On the other hand, inhibitory postsynaptic potentials are depolarizing and sometimes excitatory in immature mammalian spinal neurons because of high concentrations of intracellular chloride through ionotropic GABA or glycine chloride ion channels. These depolarizations activate voltage-dependent calcium channels. They later become hyperpolarizing as the mammal matures. To be specific, in rats, this maturation occurs during the perinatal period when brain stem projects reach the lumbar enlargement. Descending modulatory inputs are necessary for the developmental shift from depolarizing to hyperpolarizing inhibitory postsynaptic potentials. This was studied through complete spinal cord transections at birth of rats and recording IPSPs from lumbar motoneurons at the end of the first week after birth.

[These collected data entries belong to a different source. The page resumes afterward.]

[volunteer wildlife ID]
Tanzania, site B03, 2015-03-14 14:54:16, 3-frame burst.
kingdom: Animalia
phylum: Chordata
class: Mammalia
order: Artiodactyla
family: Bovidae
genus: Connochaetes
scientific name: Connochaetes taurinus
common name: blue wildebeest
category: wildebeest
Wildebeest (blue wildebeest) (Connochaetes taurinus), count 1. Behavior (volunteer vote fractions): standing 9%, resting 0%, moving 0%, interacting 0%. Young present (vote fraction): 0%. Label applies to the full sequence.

Glutamate, an excitatory neurotransmitter, is usually associated with excitatory postsynaptic potentials in synaptic transmission. However, a study completed at the Vollum Institute at the Oregon Health Sciences University demonstrates that glutamate can also be used to induce inhibitory postsynaptic potentials in neurons. This study explains that metabotropic glutamate receptors feature activated G proteins in dopamine neurons that induce phosphoinositide hydrolysis. The resultant products bind to inositol triphosphate (IP3) receptors through calcium ion channels. The calcium comes from stores and activate potassium conductance, which causes a pure inhibition in the dopamine cells. The changing levels of synaptically released glutamate creates an excitation through the activation of ionotropic receptors, followed by the inhibition of metabotropic glutamate receptors.